A pal of Wendy Williams is shooting down rumors that the absent host's mystery illness is related to drugs, stroke, or a dementia diagnosis.
While speculation surrounding the 57-year-old's health conditions has been running rampant, an insider familiar with the situation is putting the rumors to bed, telling PEOPLE that Wendy's healing process is simply taking longer than expected.
"Wendy won't be returning to the show for the rest of this season,” the source spilled to the outlet. As Radar reported, Sherri Shepherd is reportedly inking a deal to take over the show as we speak.
“Her healing is going slower than everyone had hoped. She continues to deal with a number of medical issues, including Graves' disease, and she and her team are taking it one day at a time," the insider continued.
"But reports of a stroke, drugs or addiction issues or a dementia diagnosis are all false. Whether Wendy can return in the fall will depend on how her healing goes over the summer,” the source stated, adding, “Her health is the most important thing.”
On Tuesday, it was reported that Shepherd is stepping in as the show's "permanent guest host." She's slated to take over Wendy's purple throne when the new season begins in September.

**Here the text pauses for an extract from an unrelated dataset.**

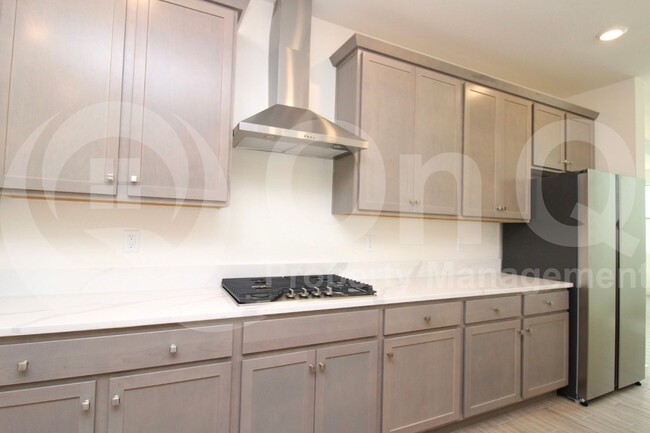 Building Photo - 2957 E Cherry Hill Dr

Once Shepherd’s contract is official, the former The View co-host will take over permanently – changing the name of the talk show and all.
But, there's a catch. According to insiders, if Wendy's health improves and she decides to come back, the network's plan might flop — however, it doesn't look like that will likely happen given her track record.

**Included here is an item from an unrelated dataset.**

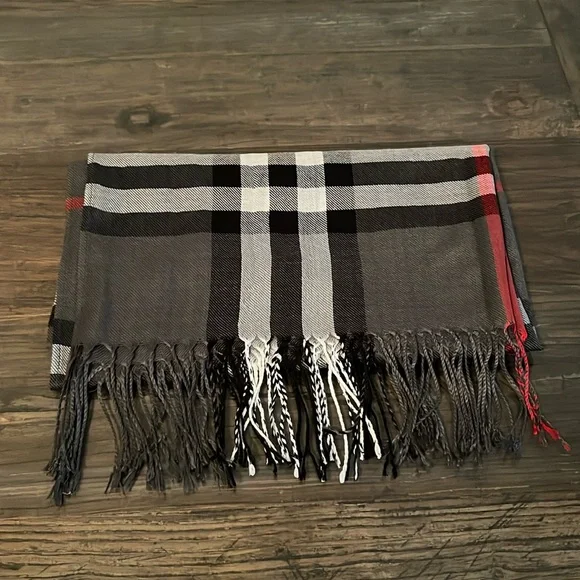 NWOT, Scarf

The odds that Wendy would return to the show at all have reportedly been slim for awhile, because insiders previously reported that the talk show host’s condition is hardly improving.
“The spark is gone. That Wendy, who for ten years had that spark in her eyes, that cheeky grin and that little wink is not the same now," the insider recently revealed, before adding that Wendy’s condition has allegedly declined so dramatically that she "has days where she needs help eating, getting out of bed and getting dressed."